Sunday, 24 de November de 2024 ISSN 1519-7670 - Ano 24 - nº 1315

O general em seu labirinto

Serviço de primeira prestaram o Globo de sábado e a Folha de domingo com as reportagens, no primeiro caso, ‘O general na berlinda’, de Jailton de Carvalho e ‘Um comandante de costas quentes’, sem assinatura; e, no segundo, ‘Comandante do Exército tem apoio no PT’, de Eliane Cantanhêde, com a colaboração de Eduardo Scolese.

Os textos reconstituem a crise aberta com a nota do Exército de apologia à ditadura, que fala em ‘movimento subversivo’ e ‘comunismo internacional’ para exonerar os militares de qualquer crítica pelo que se passava nos infames porões da repressão.

O Globo divulga trechos inéditos das duas notas de retratação que o presidente Lula rebarbou antes de aceitar a terceira, da qual chegou a participar, para demonstrar que o comandante do Exército, general Francisco Albuquerque, ‘era contra retratação’ – como diz o subtítulo da matéria principal.

Aliás, conforme de imediato registrou o colunista Clóvis Rossi, da Folha, Lula não viu nada de errado no trecho da nota afinal aprovada onde se lê que o primeiro comunicado não era ‘condizente com o momento histórico atual’ – como se, ao defender a tortura e a eliminação de presos políticos, ela pudesse ser condizente com qualquer momento histórico.

A matéria revela bastidores do espinhoso relacionamento entre o então ministro José Viegas e o general Albuquerque, confirmando que o primeiro se foi porque o segundo ficou.

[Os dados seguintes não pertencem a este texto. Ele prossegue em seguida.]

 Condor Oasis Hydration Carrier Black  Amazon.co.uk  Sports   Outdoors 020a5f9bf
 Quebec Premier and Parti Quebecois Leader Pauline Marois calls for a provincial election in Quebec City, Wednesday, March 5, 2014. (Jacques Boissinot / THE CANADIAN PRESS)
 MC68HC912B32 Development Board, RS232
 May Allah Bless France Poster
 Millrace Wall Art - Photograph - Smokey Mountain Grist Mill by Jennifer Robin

Por quanto tempo, não se sabe: fala-se na sua designação para adido na embaixada brasileira na ONU.

Direito concedido

Ao tomar conhecimento da primeira nota, a reação inicial de Lula foi pedir a cabeça de Viegas e Albuquerque. Motivos havia de sobra: no caso do primeiro, por causa da escancarada mala sangre entre ele e boa parte da oficialidade; no caso do segundo, porque ou autorizou a nota odiosa ou dela só teve conhecimento a posteriori, como disse e ninguém acreditou.

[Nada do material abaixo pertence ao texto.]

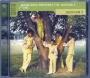 Diana Ross Presents The Jackson 5 & ABC Commercial CD Album (USA)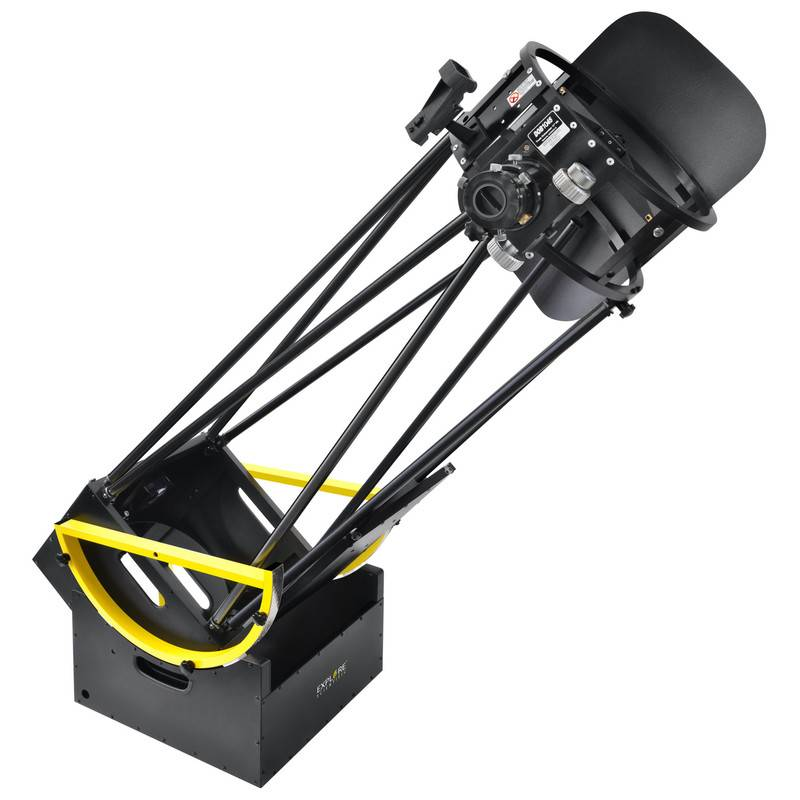 Explore Scientific Télescope Dobson Explore Scientific N 254/1270 Ultra Light DOB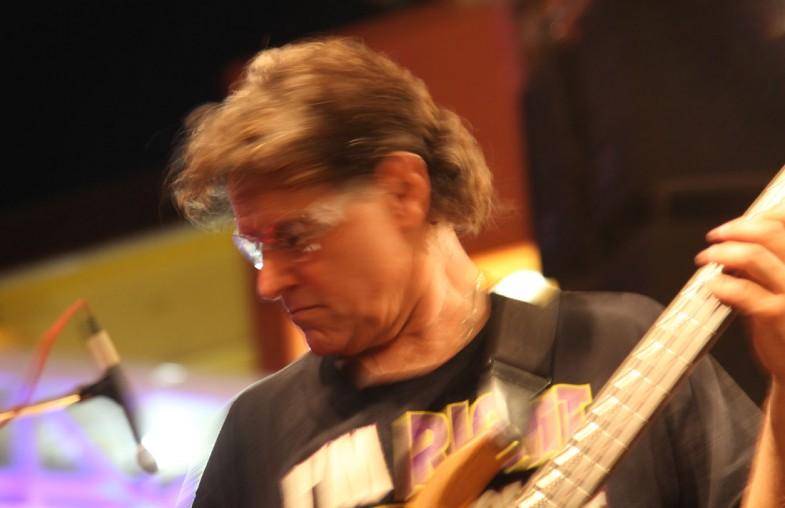Alex Cobos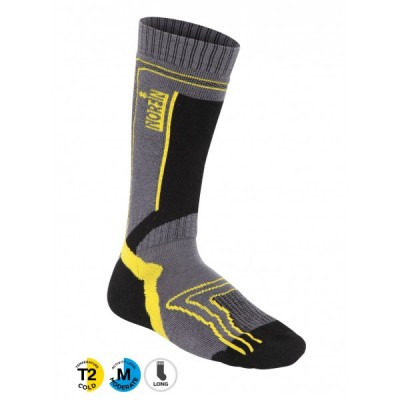 Носки Norfin T2M Balance Middle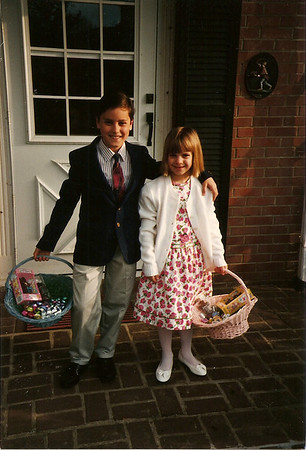 Johnny & Anna Thompson - Easter '95 (Jan's picture)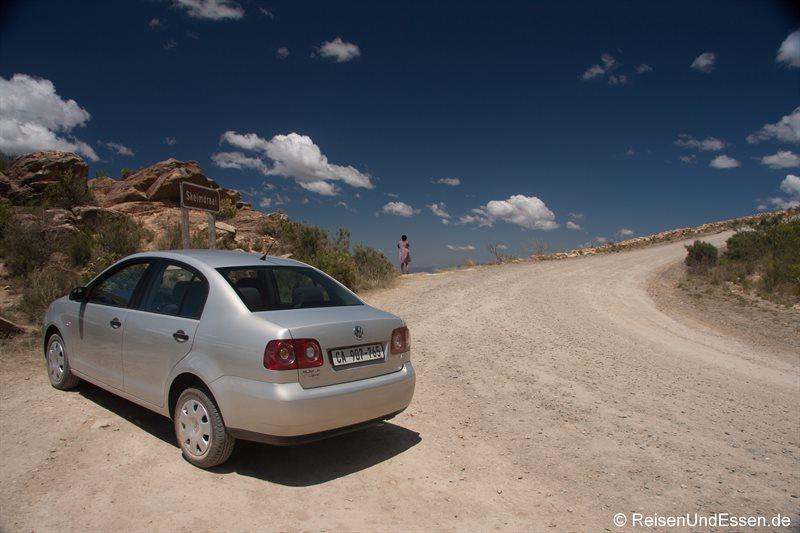 Fotostopp am Swartberg Pass (aus Richtung Oudtshoorn)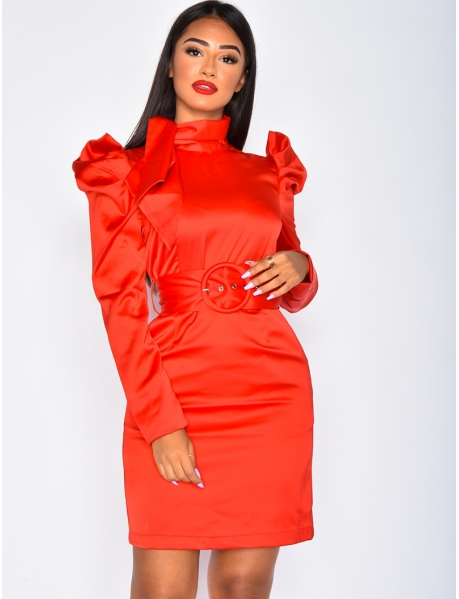 Satin Dress with Puff Shoulders and Belt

As razões da sobrevivência de Albuquerque são o filé das matérias da Folha e do Globo. O que os seus autores fizeram foi desenhar o labirinto de boas relações que protegem o general na cúpula do governo.

Em essência, é isso:

** Albuquerque se dá bem com o general da reserva Oswaldo Muniz Oliva, pai do senador Aloizio Mercadante.

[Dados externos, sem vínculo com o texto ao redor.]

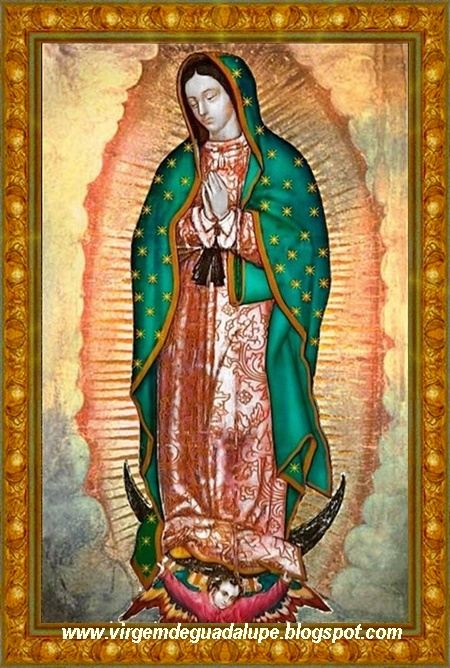 VIRGEM DE GUADALUPE - PADROEIRA DO BLOG
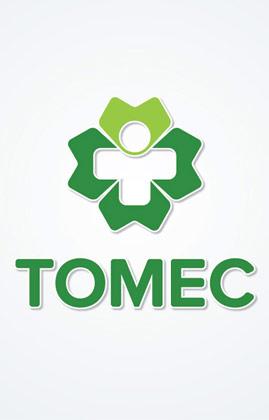 TOMEC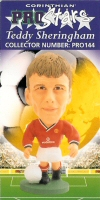 Teddy Sheringham, Manchester United - PRO144 - Corinthian - Prostars - Other Sets - Christmas Specials - Card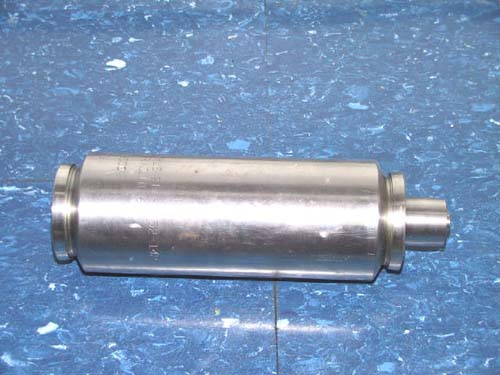 SPINDLE, WHITNON, 211-2352-142, 18000 rpm, Very Nice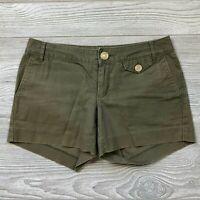 Banana Republic Olive Green Chino Shorts Women's Size 4 W72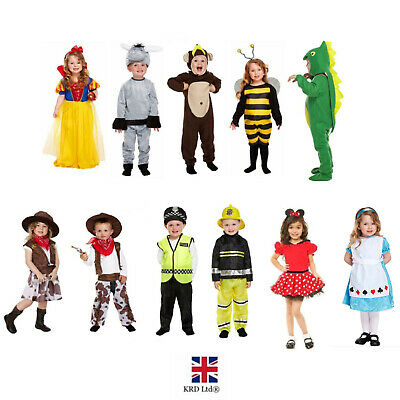 TODDLER FANCY DRESS COSTUME Up Kids Children Outfit Age 2-4 Party Boys Girls UK • 10.35£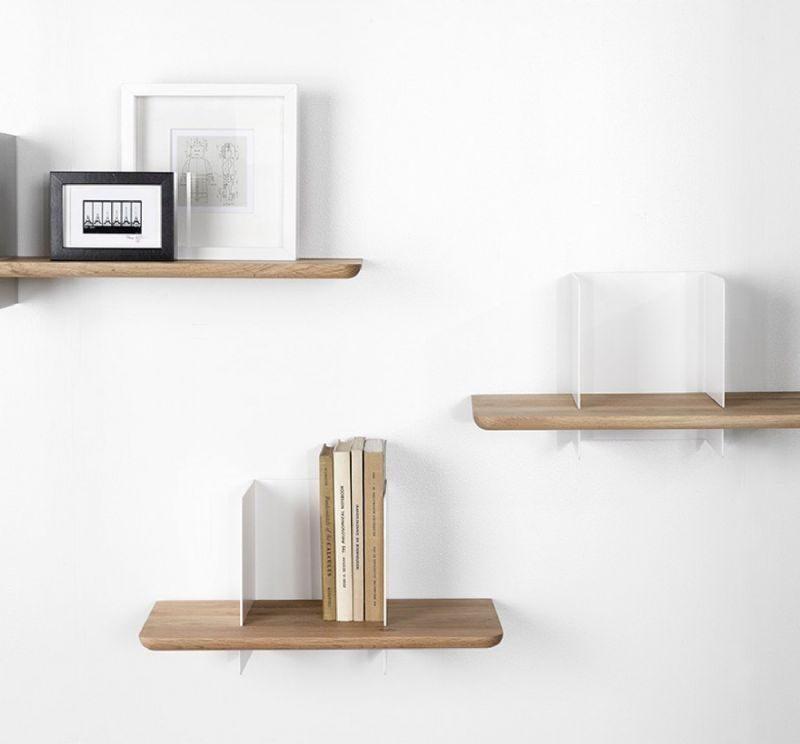 Shelves-estante-Ethnicraft-oferta-Liquidación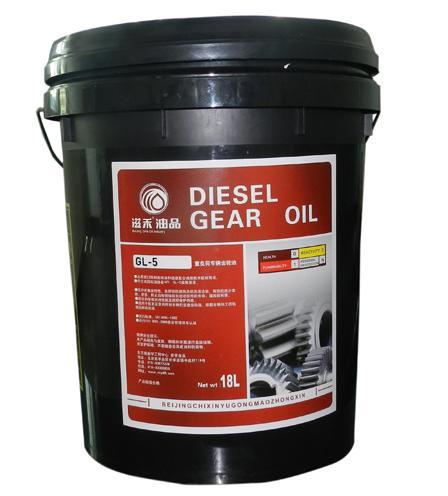 滋禾GL-5齿轮油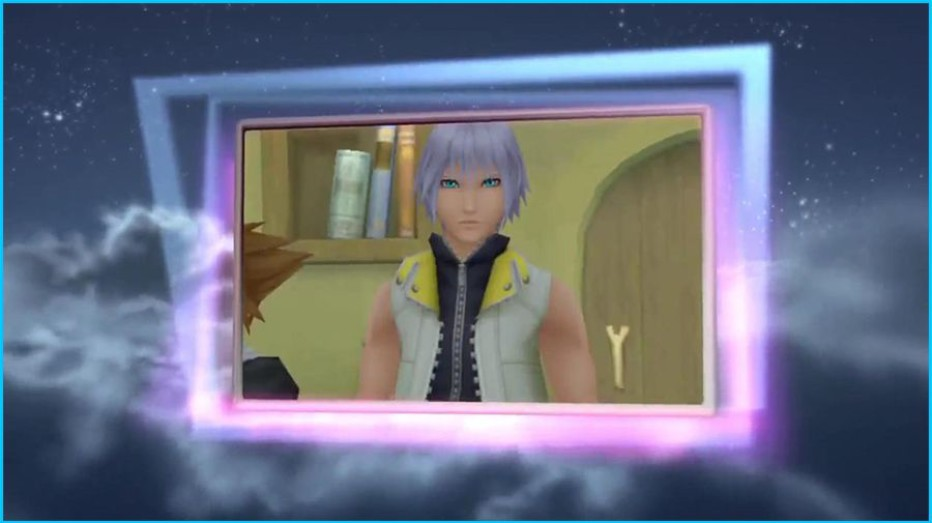 Kingdom-Hearts-3D-Dream-Drop-Distance-Gameplay-Screenshot-7.jpg
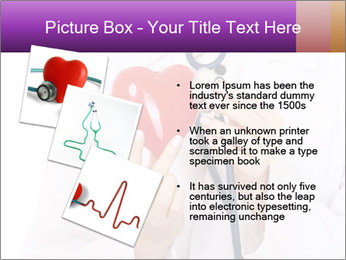 0000084444 PowerPoint Template - Slide 17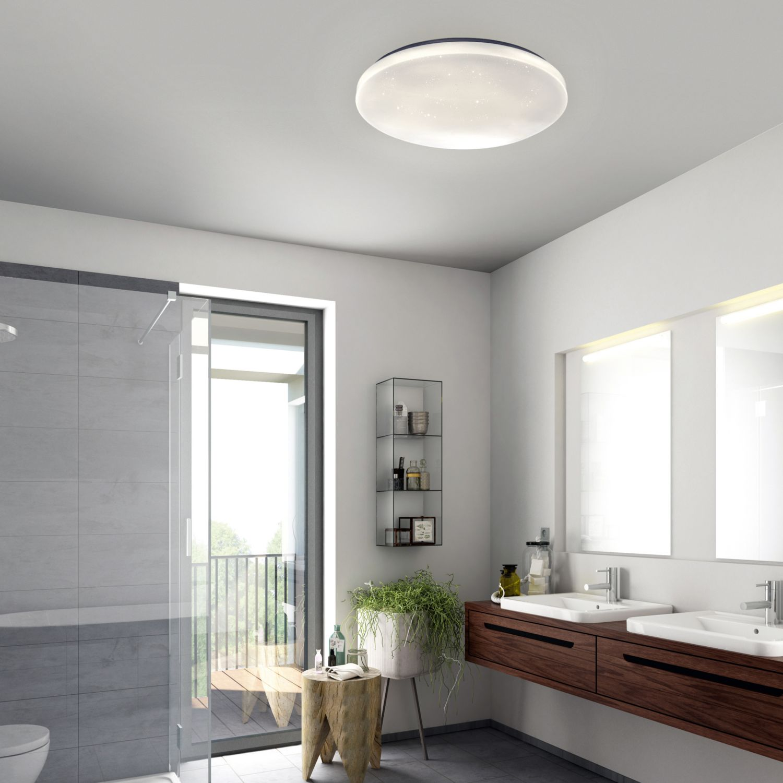 CASALUX LED-Deckenleuchte XL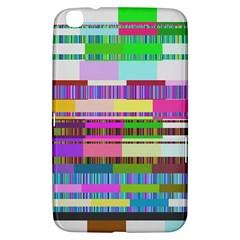 Error Samsung Galaxy Tab 3 (8 ) T3100 Hardshell Case
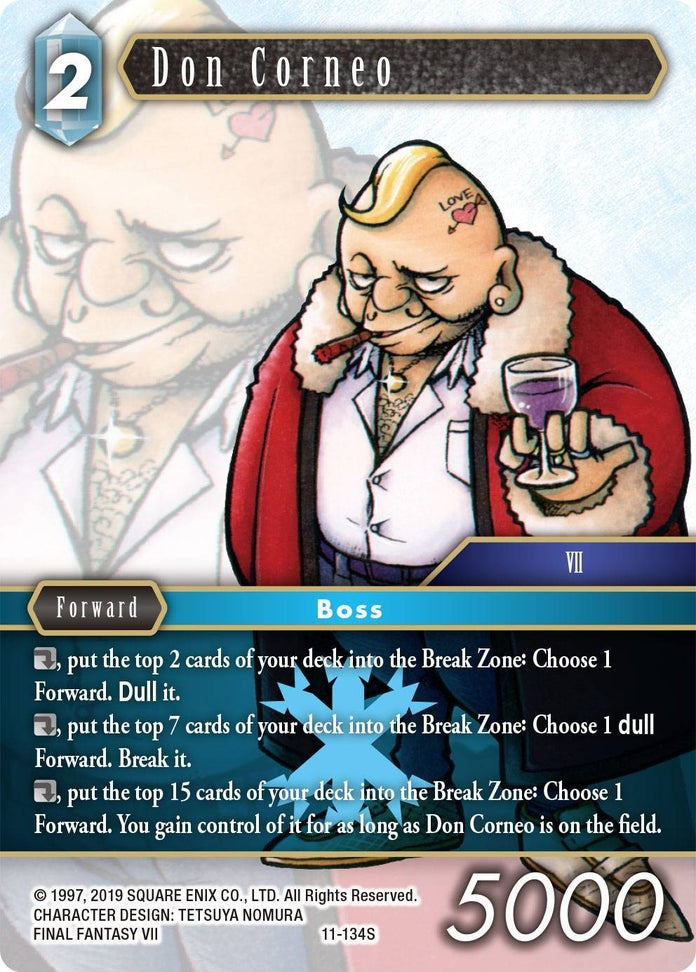 Final-Fantasy-TCG-Opus-XI-Set-Don-Corneo-Ice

** Mercadante foi um dos petistas que batalharam pela nomeação do amigo do pai para chefiar o Exército.

** Outro aliado do general é o ministro de Comunicação do Governo, Luiz Gushiken.

** No gabinete de Gushiken trabalha o coronel Oswaldo Lima Neto.

** Lima Neto é irmão de Aloizio Mercadante.

** Albuquerque desenvolveu por Lima Neto, quando ainda jovem, ‘uma afeição paternal’ (Eliane Cantanhêde).

Da proteção desse labirinto nem Lula conseguiu tirar o general Francisco Roberto Albuquerque. Tanto assim, como conclui a Folha, citando assessores não identificados da Defesa, que ‘Viegas estava sendo crucificado por não saber da nota, mas ao comandante do Exército foi dado o direito de não saber’.

P.S. O Estado de sábado também abordou a crise (‘Viegas quis demitir comandante do Exército’). Mas erra ao dizer que ‘a operação do governo baseada nos ensinamentos de Geisel (que demitia ou afastava de postos de comando oficiais hostis ao governo) já começou’.

Prova disso seria a transferência do general Apparício Ignácio Domingues, chefe do Estado-Maior do Exército e mentor da execrável nota de 17 de outubro, para o Superior Tribunal Militar.

No dia 23, Luiz Cláudio Cunha revelara na IstoÉ que Apparício, tido como ‘um dinossauro da linha-dura’, havia sido indicado por Lula para o STM antes da publicação das fotos que motivou a reação militar.